The Flea’s inaugural show is almost here. And it’s unlike anything you’ve ever seen before. Join us as Bat Lacy Allen dishes out some much-desired answers about her leading role as Erica in Nick Robideau’s heartwarming new play Inanimate, where a woman falls in love with a Dairy Queen sign.
I hadn’t heard the term “objectum sexuality” before reading this play, but I do think I was aware that there are people in this world that are attracted to objects.
My first instinctual connection to Erica came from listening to a reading of Inanimate a few months back. I was instantly drawn to the imagery and flow of how she speaks to objects and people.
Although I can’t relate exactly to what it is like to be an Objectum Sexual, I can relate to a lot of the feelings that come with “coming out to the world” that Erica goes through in the play. “I just like beautiful things” or “It doesn’t mean anything” are a few phrases that she says she used to tell herself when she was younger when she started to realize she was different. I am a lesbian. I distinctly remember telling myself when I was younger that “it doesn’t mean anything to want to kiss your best friend, she’s just your best friend and it’s totally fine.” Later, I realized what it was and I didn’t want to hide it anymore because I was in love.
I am most excited to explore how Erica becomes truly herself throughout this play. She already, right at the start, is done with hiding. So it’s more about her figuring out how to live in a world, and less about her being ashamed. She wants to be free, and I’m exploring what that means to her, and how she works through the obstacles on her way there.
I do feel like objects have a personality. Maybe my mind has been stretched from rehearsing this play, but I do feel like a fan has a different personality than a drawer or a desk. Isn’t it nice to at least just let yourself think that if anything? When you’re bored?
Working as an actor has taught me a lot about organization and preparation, and to open up my eyes, and take all of the world in, every little bit.
You must be consistent and persistent in this business. You have to do the work. But the greatest thing about this business is that you never stop learning. You can hone your craft and execute and execute and execute, but there is always something else to learn and another way to grow.
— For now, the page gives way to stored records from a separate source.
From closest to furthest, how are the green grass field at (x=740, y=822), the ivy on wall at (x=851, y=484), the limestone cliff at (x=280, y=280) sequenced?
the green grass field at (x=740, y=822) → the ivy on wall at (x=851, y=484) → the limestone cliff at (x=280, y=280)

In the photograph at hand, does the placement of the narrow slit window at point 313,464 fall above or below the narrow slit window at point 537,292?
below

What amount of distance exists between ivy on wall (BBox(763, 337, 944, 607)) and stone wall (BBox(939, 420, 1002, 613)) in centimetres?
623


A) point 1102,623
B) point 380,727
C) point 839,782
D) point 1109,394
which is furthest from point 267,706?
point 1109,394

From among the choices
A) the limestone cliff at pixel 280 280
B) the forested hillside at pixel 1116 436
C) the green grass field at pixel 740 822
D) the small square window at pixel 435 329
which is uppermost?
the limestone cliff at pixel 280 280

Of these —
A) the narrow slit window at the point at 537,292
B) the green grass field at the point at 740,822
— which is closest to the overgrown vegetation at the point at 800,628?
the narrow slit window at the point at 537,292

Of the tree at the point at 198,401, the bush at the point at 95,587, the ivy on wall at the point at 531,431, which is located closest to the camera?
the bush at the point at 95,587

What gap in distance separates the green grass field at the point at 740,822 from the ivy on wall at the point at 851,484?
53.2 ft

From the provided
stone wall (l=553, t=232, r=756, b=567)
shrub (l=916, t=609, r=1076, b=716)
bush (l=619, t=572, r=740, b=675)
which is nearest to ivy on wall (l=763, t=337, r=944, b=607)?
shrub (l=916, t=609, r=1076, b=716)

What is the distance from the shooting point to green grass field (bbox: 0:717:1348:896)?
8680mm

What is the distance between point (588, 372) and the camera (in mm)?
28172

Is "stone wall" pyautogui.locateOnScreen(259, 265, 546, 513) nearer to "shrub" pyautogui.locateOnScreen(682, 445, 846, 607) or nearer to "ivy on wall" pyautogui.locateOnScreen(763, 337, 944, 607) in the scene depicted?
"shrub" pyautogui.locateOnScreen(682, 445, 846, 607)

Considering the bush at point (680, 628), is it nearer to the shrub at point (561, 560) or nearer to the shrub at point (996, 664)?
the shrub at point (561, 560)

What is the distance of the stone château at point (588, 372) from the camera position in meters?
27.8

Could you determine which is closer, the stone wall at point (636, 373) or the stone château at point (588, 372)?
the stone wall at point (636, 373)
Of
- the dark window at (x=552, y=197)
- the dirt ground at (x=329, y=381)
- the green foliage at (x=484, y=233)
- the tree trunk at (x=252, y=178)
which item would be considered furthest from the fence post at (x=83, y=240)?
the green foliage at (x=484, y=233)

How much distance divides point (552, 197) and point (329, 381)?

My mom was a theater major in college. So, when I started kindergarten, she was hired to be the lighting designer for all of the shows at my K – 8-grade school. Every time my mom worked on a show, I would hang out and watch rehearsals, and witness the process of creating something. I was instantly drawn to the theater community, and both my parents really supported my interest to pursue theater professionally. The first show I did was in 4th grade, and I’ve been hooked ever since.
I’m starting to understand what types of theater I want to audition for because of The Flea. I used to audition for everything, but I’m really starting to get a grasp on what it is that I really want to do and the type of work I want to do.
I discovered The Flea because I had a bunch of friends in the show “The Mysteries”. When I saw the show, I fell in love. I ended up going to the opening night cast party. Everyone was so supportive of each other and collaborative and kind. Then I went in for the last round of general auditions, and here I am now!
I would like to think that everything in this world has a soul. Whether or not that’s my childhood speaking to me right now or not, I’d like to think that I somehow still hold that sort of connection with inanimate objects. I still sleep with my stuffed animal “Super Grover” from Sesame Street.
Watch Erica’s journey and the rest of the talented cast of Inanimate from August 21st (first show!!!) until September 24th.
Get to know the incomparable Bat Maki Borden before seeing him in Nick Robideau’s Inanimate in The Flea’s new downstairs theater, The Siggy.
My character’s name in Inanimate is Kevin Russell and I find myself relating most to his self-deprecating humor. He makes fun of himself and owns it.
My favorite quality in a new play is when it goes down a hole no one else has gone down before. With Inanimate, I love that we are asked to empathize with people we might otherwise overlook or consider weird.
I’ve been working in theater since I was 10 years old. After my father died when I was 8, my mother thought it’d be a good idea to put me into a community theater. I’ve been working stages ever since.
My earliest memory on stage is introducing a band in a variety show, and then, forgetting my lines when I got up to the microphone.
There is an inexplicable exchange of energy that’s achieved in a room of people. That’s what I love about theater: you are sharing the same breath and space with actors and audience. This makes the theatrical experience something more powerful and lasting than most other forms of art.
What I’ve learned from being an actor all these years is that you have to be confident in your vulnerability. At the same time, you also have to be confident in your playfulness and choices. You need to fall in love with trying something, and also fall in love with failing over and over again.
When I first moved to New York four years ago, a lot of people, whom I trusted, told me that The Flea was one of the best places to work as a non-union actor.
The Bat Company is unique because it’s a watering hole for young, exciting artist who want to push the boundaries. I love working at the Flea because we do stuff most people are afraid to do. Plus, I get to work with a whole bunch of amazing artists, both established and up-and-coming ones.
My advice for actors just starting out is to do everything you can, no matter how small the project, or much you get paid. Get experience and don’t be afraid to fail.
I would die if someone compared me to Phil Hoffman, John C. Reilly, or Dan Harmon.
My motto in life is he who ain’t busy being born is busy dying.